>>94869658Okay, so the whole tech pipeline goes like this:
first order of business, you need a camera and a piece of software that converts the real time video feed of your face into facial data, i.e. a stream of parametrized information on what your eyes, nose, head etc. are doing and their positioning etc.
It's possible to do video feed to facial data on the PC side in VTube Studio, but most serious VTubers use iPhone's built-in facial data because it's better.
Next, a VTuber model is essentially a bunch of PNGs stacked on top of each other. Movement of the model is movement and opacity changes etc. in those layers, think moving stuff around in Photoshop but in real time at 60 fps. Every single PNG layer has a bunch of parameters, e.g. the right eye might have a parameter called "open/closed" that goes between 0 to 1 etc.
Taking a bunch of PNGs (which are pieces of a model, eyes and ears separate and all that) and parameterizing them for movement is called rigging, and it's a part of making a model.

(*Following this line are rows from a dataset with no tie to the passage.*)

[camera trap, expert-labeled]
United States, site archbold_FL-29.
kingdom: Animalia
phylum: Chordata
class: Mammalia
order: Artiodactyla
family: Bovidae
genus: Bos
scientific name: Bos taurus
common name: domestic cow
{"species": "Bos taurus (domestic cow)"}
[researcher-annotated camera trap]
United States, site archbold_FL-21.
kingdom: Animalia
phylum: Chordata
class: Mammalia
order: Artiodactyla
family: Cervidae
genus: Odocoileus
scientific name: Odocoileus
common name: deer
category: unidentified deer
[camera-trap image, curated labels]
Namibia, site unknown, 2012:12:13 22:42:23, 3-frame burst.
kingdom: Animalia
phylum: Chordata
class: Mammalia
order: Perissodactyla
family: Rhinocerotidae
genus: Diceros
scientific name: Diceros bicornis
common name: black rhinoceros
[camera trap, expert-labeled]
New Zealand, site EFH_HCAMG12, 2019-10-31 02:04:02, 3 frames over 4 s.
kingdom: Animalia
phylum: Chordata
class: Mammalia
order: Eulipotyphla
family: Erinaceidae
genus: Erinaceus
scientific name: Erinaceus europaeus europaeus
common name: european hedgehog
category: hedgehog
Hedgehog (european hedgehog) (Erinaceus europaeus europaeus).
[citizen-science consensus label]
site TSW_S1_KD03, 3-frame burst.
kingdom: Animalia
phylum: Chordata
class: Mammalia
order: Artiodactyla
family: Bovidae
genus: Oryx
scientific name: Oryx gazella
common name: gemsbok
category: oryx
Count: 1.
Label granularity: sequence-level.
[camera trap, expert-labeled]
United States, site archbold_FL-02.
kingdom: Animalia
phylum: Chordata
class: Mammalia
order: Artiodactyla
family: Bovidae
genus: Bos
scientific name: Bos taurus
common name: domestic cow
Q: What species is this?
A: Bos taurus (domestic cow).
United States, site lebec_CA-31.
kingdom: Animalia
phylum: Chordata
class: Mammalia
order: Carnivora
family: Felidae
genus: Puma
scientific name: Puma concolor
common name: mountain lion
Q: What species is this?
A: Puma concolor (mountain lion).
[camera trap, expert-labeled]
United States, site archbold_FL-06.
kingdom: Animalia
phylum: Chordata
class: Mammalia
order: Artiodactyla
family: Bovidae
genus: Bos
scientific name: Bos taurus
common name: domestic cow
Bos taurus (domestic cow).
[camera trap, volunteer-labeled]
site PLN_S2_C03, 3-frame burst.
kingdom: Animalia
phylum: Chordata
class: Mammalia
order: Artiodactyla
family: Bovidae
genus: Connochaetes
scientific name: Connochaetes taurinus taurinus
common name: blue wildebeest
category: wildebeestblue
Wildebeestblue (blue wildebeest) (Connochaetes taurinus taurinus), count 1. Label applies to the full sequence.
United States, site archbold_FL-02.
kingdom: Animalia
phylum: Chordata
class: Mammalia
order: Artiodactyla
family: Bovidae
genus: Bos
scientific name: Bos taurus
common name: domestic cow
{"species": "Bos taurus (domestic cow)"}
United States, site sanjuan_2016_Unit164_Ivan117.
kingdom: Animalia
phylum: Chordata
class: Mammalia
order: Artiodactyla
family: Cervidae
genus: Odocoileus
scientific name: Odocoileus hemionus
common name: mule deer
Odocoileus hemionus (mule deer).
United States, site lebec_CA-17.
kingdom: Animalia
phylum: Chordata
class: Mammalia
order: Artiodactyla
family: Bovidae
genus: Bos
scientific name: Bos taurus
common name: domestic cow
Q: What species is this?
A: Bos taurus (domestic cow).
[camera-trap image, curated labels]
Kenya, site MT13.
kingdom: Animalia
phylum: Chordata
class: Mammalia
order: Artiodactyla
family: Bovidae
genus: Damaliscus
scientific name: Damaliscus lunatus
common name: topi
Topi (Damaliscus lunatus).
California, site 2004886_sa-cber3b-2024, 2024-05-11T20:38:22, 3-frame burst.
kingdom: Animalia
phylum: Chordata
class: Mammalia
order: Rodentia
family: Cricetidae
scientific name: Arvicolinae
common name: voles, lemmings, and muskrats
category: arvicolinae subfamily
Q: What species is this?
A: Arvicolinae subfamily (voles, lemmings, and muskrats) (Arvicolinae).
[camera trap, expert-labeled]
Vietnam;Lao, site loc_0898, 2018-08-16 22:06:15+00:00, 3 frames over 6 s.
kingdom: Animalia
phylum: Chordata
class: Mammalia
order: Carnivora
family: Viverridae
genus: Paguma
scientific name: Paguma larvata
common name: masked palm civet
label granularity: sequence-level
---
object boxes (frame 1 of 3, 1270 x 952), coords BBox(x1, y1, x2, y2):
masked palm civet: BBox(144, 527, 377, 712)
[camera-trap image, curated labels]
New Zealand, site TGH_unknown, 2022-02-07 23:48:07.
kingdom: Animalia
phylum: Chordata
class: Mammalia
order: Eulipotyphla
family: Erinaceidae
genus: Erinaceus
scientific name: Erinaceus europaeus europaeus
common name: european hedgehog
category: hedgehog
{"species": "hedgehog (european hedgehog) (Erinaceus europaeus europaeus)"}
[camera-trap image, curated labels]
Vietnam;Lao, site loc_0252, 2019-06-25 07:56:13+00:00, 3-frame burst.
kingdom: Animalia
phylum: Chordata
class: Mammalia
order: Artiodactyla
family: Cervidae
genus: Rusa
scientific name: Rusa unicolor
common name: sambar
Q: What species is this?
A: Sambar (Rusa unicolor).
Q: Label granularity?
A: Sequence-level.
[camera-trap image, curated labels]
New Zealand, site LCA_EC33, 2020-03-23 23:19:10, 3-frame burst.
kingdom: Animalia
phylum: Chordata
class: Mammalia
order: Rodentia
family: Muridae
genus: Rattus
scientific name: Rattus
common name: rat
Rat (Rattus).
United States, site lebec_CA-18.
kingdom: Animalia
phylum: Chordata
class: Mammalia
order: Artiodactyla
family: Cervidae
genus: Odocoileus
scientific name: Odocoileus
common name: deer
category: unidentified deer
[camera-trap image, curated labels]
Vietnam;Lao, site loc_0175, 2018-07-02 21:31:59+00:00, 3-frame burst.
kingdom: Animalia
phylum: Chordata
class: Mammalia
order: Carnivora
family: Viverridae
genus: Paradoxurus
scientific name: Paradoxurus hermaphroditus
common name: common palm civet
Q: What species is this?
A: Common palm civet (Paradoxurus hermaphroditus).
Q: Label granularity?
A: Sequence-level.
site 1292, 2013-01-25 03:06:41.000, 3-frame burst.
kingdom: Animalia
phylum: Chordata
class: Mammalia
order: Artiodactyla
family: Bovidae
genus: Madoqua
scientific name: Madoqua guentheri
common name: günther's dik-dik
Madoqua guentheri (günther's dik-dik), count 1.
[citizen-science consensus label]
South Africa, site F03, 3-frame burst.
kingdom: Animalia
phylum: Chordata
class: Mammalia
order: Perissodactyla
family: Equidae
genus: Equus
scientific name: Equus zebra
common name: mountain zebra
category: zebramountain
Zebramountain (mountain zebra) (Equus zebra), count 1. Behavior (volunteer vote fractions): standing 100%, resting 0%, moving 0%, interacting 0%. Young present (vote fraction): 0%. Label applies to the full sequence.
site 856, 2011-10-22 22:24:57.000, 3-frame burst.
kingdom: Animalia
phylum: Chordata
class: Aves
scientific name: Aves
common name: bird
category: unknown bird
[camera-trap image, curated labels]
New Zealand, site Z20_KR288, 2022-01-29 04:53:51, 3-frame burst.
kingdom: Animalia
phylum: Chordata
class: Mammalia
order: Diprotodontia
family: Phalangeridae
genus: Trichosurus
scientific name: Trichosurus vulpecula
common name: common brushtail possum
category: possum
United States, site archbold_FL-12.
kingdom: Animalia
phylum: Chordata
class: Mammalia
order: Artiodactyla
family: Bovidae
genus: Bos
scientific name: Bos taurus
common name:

Conversion from raw facial data to model parameters is called tracking. It's done in real-time. Then a draw engine renders the model and sends the resulting video stream to OBS.
When I say "Hololive uses an in-house solution" I mean that tracking and rendering is done inside a proprietary piece of software made by Cover that's not available for outsiders. On the other hand, indies usually use VTube Studio, which is a free (albeit, iirc, also proprietary) program you can download off Steam.